How would you address this atheistic assertion?


----------



## VictorBravo (Mar 6, 2008)

Craig said:


> I've been seeing a number of atheists say this lately...
> 
> They'll say that material gives rise to consciousness and explain that this is where we get logic and morality.
> 
> ...



It still requires a "leap of faith" to believe that immaterial thoughts must conform to material behavior.


----------



## Craig (Mar 6, 2008)

My conclusion...thus far is that if consciousness arises from the material....

Then different physiologies can/will produce different consciousnesses...most atheists would agree seeing that we don't seem to share consciousness....and according to them, it is here (consciousness) that logic and morality arise. Since it is the case that each person has a different consciousness, verified by the fact that different people come to different conclusions on just about everything...there is no way to establish one conclusion as being better than another...

No epistemological claim would be justifiable. Rather than establishing logic and morality as objective, it destroys their universality.

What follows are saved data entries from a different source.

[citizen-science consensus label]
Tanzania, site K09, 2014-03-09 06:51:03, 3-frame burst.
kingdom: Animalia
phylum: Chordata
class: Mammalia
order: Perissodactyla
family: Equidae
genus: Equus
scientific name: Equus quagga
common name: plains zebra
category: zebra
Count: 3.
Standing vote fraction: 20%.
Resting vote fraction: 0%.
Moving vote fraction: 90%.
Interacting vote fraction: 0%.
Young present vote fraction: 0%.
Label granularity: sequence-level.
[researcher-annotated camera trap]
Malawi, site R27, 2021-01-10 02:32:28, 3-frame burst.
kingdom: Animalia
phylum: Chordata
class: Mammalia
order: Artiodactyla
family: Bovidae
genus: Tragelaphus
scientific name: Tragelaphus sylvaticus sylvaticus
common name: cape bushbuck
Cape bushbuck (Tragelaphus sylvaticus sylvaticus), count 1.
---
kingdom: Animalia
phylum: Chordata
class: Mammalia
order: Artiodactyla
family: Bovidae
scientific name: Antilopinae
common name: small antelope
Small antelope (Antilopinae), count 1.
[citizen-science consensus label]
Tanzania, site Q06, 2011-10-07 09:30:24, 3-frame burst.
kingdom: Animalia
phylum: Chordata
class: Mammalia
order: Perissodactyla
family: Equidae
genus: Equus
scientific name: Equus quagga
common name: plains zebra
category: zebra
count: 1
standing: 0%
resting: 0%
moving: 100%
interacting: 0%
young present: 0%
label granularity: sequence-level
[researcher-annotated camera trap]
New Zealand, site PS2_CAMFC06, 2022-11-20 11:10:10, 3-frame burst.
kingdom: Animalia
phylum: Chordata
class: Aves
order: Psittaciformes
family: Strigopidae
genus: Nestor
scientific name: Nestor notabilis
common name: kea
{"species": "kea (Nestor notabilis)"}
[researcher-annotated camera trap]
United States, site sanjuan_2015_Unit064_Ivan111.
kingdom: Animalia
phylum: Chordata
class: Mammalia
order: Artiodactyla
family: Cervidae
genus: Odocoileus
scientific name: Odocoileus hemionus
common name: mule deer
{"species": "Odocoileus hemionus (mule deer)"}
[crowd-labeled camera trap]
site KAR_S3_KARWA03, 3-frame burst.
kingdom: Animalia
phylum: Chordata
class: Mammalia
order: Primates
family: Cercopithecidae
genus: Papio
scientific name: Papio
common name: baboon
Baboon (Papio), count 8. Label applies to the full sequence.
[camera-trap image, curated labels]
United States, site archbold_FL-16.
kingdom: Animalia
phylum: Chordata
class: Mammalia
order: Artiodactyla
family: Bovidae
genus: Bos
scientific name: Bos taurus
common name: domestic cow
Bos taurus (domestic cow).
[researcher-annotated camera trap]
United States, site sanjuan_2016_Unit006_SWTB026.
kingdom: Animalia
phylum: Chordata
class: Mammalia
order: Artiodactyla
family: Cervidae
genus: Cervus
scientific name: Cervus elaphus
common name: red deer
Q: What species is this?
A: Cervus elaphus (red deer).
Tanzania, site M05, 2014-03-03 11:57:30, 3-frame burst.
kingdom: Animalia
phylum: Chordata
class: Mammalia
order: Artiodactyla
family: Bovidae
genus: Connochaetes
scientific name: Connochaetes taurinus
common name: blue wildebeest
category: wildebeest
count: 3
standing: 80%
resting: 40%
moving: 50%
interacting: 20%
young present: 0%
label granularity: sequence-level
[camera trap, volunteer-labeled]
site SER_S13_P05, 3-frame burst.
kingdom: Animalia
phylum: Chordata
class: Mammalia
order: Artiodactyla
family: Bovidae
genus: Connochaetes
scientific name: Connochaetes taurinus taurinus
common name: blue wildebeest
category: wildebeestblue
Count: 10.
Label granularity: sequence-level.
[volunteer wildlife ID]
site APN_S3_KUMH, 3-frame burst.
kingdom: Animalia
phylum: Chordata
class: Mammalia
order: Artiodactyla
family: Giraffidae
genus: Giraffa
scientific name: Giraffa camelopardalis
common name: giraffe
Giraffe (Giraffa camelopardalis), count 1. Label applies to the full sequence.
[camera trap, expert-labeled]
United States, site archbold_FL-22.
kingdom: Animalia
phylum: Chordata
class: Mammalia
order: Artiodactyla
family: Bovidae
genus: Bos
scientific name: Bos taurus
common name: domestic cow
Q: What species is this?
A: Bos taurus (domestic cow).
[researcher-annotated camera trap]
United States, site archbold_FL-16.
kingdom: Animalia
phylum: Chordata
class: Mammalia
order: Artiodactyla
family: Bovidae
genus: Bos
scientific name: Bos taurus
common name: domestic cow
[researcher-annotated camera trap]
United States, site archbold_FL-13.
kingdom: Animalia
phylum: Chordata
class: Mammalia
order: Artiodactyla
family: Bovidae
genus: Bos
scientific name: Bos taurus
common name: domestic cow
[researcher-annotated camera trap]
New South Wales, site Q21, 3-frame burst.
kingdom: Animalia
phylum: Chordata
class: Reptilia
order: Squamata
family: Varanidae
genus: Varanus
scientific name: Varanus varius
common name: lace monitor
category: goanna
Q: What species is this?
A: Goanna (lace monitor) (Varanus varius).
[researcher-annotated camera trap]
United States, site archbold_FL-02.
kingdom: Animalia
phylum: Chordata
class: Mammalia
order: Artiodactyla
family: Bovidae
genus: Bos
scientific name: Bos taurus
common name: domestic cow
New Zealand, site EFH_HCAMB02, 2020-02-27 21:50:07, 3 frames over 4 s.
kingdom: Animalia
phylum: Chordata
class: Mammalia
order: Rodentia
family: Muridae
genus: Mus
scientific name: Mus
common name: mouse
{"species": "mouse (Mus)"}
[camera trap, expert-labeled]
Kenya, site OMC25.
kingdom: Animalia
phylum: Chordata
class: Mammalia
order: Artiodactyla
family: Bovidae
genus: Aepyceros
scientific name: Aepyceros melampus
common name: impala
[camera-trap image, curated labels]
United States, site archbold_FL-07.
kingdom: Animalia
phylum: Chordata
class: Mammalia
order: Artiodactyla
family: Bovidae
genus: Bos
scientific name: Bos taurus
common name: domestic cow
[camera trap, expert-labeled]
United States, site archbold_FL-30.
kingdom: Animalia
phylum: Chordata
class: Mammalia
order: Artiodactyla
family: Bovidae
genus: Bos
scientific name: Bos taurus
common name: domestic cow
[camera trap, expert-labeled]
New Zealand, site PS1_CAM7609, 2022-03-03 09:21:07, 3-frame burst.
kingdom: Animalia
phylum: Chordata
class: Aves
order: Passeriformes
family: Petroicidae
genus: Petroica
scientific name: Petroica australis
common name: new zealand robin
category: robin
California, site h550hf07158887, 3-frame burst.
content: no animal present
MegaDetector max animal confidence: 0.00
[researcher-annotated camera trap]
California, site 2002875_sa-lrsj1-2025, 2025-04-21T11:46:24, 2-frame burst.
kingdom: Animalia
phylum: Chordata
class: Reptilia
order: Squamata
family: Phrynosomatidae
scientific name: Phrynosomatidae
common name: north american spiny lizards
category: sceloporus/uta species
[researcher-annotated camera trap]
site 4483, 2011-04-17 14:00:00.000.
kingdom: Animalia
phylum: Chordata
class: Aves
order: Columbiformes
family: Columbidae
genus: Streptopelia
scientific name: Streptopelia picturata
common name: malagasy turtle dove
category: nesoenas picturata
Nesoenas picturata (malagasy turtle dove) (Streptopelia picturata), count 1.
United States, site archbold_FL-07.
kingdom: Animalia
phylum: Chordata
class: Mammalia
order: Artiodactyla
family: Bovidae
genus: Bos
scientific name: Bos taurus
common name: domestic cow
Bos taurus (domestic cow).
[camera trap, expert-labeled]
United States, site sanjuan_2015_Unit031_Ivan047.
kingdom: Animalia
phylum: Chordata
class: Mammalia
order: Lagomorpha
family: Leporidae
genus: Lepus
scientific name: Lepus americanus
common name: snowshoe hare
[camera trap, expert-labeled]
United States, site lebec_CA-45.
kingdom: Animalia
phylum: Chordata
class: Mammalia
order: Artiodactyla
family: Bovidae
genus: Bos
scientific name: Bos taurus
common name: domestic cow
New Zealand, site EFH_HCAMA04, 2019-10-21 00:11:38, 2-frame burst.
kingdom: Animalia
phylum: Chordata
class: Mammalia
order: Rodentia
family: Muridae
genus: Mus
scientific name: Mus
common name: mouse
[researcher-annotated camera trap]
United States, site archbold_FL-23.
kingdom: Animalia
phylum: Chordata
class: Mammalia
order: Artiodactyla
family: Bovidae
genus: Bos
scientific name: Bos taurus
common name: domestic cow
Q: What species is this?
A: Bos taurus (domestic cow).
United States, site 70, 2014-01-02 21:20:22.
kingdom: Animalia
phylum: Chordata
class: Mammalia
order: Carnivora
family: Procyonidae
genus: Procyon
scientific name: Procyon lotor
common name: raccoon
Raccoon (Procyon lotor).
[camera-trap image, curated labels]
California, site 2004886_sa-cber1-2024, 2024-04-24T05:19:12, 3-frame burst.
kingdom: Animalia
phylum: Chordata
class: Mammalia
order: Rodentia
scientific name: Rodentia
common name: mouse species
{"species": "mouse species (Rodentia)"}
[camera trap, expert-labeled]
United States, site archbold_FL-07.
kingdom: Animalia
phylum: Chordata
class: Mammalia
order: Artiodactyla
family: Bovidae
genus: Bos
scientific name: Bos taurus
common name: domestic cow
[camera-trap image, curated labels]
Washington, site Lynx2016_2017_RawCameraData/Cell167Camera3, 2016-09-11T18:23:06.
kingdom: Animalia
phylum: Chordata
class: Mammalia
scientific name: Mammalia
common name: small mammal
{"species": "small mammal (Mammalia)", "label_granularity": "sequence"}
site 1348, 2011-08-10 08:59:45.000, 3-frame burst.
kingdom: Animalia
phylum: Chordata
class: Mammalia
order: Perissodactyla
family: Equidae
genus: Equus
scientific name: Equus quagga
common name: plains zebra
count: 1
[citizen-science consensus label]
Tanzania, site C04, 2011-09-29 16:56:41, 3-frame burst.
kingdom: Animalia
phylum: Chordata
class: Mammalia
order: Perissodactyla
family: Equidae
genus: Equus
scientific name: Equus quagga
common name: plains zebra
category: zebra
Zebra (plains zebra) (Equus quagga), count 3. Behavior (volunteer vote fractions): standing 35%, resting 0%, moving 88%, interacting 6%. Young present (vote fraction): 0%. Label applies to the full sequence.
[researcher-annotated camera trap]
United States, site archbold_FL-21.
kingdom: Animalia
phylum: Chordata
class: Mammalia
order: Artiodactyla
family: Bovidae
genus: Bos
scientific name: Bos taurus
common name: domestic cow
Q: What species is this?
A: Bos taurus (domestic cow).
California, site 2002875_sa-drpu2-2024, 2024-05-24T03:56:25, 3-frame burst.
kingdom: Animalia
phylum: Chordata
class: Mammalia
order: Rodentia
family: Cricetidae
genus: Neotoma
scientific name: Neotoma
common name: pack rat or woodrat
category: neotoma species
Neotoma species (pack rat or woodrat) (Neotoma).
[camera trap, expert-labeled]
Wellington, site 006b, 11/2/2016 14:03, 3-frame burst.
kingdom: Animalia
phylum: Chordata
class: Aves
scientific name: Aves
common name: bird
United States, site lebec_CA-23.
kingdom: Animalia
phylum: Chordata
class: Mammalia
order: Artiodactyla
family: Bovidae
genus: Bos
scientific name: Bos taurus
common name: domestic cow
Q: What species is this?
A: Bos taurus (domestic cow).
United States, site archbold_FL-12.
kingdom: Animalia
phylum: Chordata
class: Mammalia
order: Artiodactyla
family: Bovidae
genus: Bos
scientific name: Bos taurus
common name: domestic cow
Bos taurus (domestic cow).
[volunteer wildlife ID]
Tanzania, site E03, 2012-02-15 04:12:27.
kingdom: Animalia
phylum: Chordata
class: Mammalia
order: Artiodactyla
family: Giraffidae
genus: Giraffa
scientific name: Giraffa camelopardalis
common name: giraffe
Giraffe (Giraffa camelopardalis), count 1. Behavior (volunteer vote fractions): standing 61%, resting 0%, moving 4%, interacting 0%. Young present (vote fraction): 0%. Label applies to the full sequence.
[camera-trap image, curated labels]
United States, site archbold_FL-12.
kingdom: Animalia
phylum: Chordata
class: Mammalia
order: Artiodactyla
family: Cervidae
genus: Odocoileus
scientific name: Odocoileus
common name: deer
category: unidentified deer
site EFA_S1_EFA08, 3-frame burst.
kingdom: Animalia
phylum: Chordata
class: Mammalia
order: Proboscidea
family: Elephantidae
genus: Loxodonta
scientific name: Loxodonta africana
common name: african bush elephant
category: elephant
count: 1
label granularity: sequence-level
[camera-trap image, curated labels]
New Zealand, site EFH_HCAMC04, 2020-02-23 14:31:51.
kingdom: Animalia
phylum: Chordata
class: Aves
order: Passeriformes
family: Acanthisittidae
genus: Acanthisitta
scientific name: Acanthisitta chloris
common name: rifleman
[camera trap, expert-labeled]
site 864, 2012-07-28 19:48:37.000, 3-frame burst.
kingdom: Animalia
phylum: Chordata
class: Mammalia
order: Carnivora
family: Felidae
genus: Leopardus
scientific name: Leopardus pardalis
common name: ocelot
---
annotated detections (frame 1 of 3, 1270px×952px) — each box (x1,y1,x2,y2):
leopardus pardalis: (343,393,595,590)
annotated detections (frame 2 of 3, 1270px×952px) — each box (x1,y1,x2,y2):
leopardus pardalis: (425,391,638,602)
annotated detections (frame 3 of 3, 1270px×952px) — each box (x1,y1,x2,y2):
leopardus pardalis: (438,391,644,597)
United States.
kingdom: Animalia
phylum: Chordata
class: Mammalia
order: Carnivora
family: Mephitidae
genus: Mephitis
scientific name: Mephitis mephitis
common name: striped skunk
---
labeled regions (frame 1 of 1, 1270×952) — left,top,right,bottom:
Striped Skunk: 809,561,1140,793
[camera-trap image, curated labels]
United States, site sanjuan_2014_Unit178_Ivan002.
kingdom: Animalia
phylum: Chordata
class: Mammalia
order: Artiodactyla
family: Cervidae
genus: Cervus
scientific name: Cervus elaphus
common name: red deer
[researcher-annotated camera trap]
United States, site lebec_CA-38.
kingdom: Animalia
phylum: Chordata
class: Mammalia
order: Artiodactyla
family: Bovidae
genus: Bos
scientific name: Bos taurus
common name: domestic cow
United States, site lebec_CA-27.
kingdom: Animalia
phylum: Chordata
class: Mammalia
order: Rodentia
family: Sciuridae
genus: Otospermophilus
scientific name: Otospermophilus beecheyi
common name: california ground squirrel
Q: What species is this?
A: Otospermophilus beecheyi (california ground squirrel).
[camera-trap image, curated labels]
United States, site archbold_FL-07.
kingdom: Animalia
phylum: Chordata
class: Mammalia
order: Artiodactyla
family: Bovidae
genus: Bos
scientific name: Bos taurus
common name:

*I think* that is a pretty good critique...but would like to hear other's ideas since we seem to have a good number of apologetical gurus.


----------



## Zenas (Mar 6, 2008)

If the material gives rise to consciousness, then it cannot, if that is true. If we don't share consciousness; and we don't, and those consciousnesses have arisen from the material seperately, then the logical conclusions and moral rules set forth are either A. Inherant in nature; or B. Subjective to the person.

They must abandon A because this is not the case; conscious animals such as dogs or cats are not bound to the same mores as humans; therefore B is the only viable conclusion. If B is the only viable conclusion, then if the original statement is true, and B is true, the original statement is false because it is an objective statement and only the subjective is allowed, according to option B.


Yet another self-defeating argument. Way to go blind of this world.

When these people put forth arguments to explain the objective and how it came into being, they will always offer an objective, universal rule that claims everything is not objective and universal, but subjective and particular. Every. single. time. Never fails. The contradiction inherant in espousing that though should be obvious. Reduce the argument to these terms and then dispose of it like the intellectual garbage that it is.


----------



## Pergamum (Mar 6, 2008)

Being just a bundle of chemicals sure makes love less romantic and immaterial ideals such as valor, integrity and care for others to be buffoon's traits.

Pity mankind. The animals have it so much better.


----------